CEOs are rethinking how they define success and create durable strategies amid the perception of a fluid and sometimes unpredictable market. Navigating myriad political, economic, competitive, social and market pressures, CEOs perceive that the pace and magnitude of change are greater than ever and will continue to accelerate—a view consistent with the findings in each of Deloitte’s last two CEO Perspectives Studies in 2015 and 2017. The complexity and ever-increasing pace of change is complicating the CEO’s agenda and shifting the dynamic between CEOs, boards and health care organisations’ management. CEOs are seeking greater diversity in perspective on executive teams and boards, and so, they are inviting constructive dissent to guard against organisational myopia and groupthink in the face of elusive threats and uncertainties.

Introduction

When Deloitte began its biannual health care CEO research in 2012, the pace of change in the health care industry was still relatively constant and linear, and CEOs saw the notion of accelerating change as novel. Seven years later, CEOs see constant acceleration as a basic feature of the industry. To better understand how accelerating change impacts health care organisations and the broader market, Deloitte had one-on-one discussions with CEOs across the industry, where leaders articulated their (1) view of the primary drivers of industry change, (2) evolving definition of success, (3) priorities and inflight and planned innovation initiatives, and (4) biggest worries. Health care CEOs have a wide range of perspectives both on what the future holds and how they are preparing for it. This document is intended to provide a broad view of those learnings, describe our interpretation of the implications to health care organisations and invite you to continue the dialogue with us.

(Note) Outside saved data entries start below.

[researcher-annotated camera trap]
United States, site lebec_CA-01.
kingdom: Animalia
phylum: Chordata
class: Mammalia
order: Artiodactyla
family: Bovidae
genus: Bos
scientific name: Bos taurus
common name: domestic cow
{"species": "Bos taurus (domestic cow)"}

Findings from the Deloitte 2019 Health Care CEO Perspectives research

Change is hard

CEOs largely agreed that the industry faces major change. They rated the shift in care settings, adoption of value-based payment models and responding to increasing consumer demands as the top drivers of change (figure 1).

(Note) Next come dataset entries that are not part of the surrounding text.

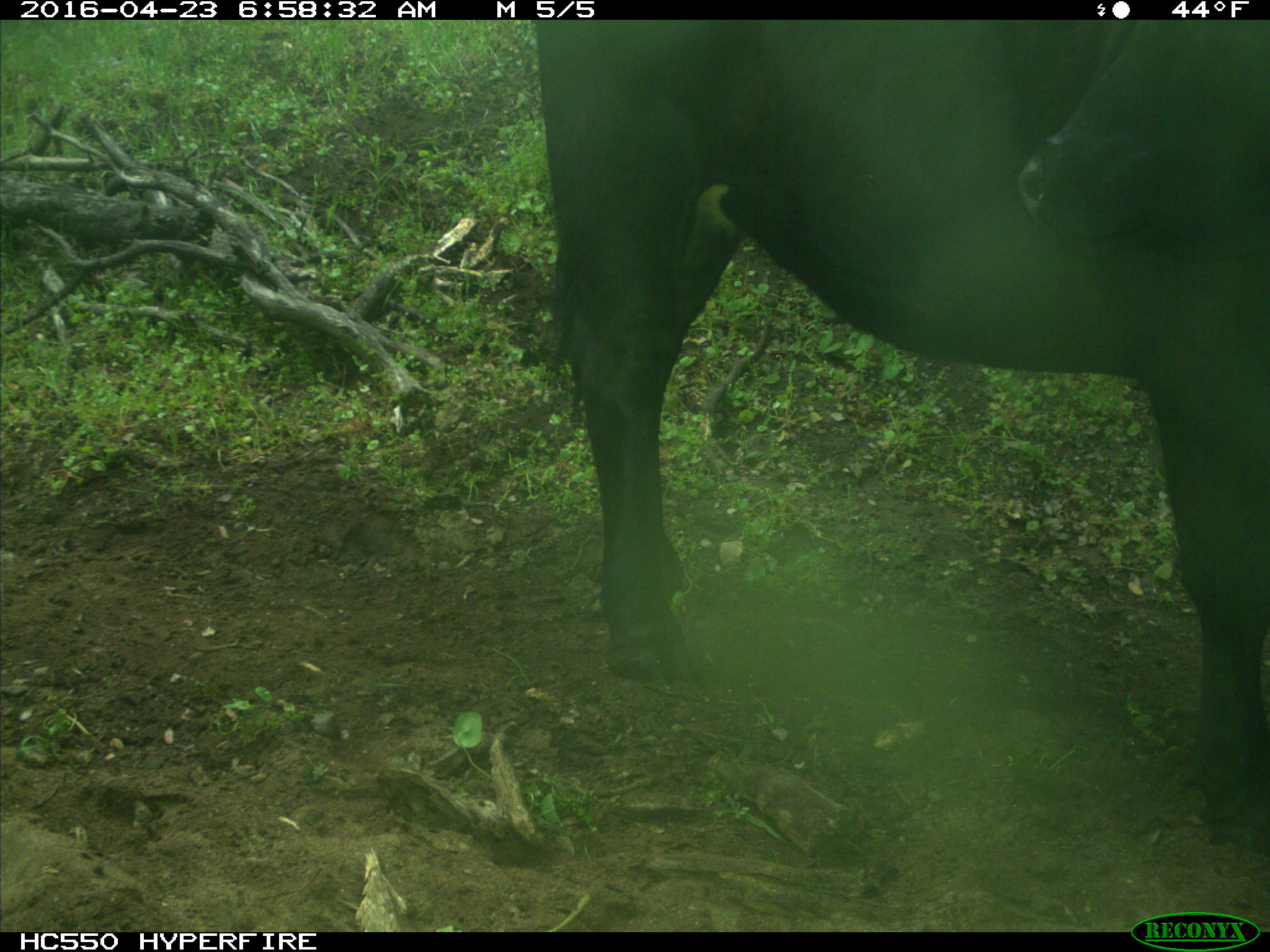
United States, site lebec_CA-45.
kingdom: Animalia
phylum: Chordata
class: Mammalia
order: Artiodactyla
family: Bovidae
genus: Bos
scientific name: Bos taurus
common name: domestic cow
Bos taurus (domestic cow).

More broadly, they told us that progress at their organisations has been slower and harder than expected, and they are now undertaking more fundamental transformation that is both ambitious and directly challenges incumbent processes, interests and cultures.

Reducing the cost of care: CEOs have aggressively and systematically reduced cost per unit of service wherever possible. But they encounter systemic barriers to reducing the volume of units of service or creating radical changes in cost structure, including achieving real scale in mergers and acquisitions (M&A), due to:

  • The continued prevalence of fundamentally fee-for-service reimbursement (even with performance incentives).
  • The persistence of traditional medical culture and medical education where the majority of training occurs in the hospital and therefore perpetuates yesterday’s care model.
  • Labour contract terms and regulations that seek to preserve jobs, limit labour market flexibility and constrain efficiency-generating M&A.
  • Certificate-of-need and associated regulatory requirements that impede flexibility in care settings and facility dispositions.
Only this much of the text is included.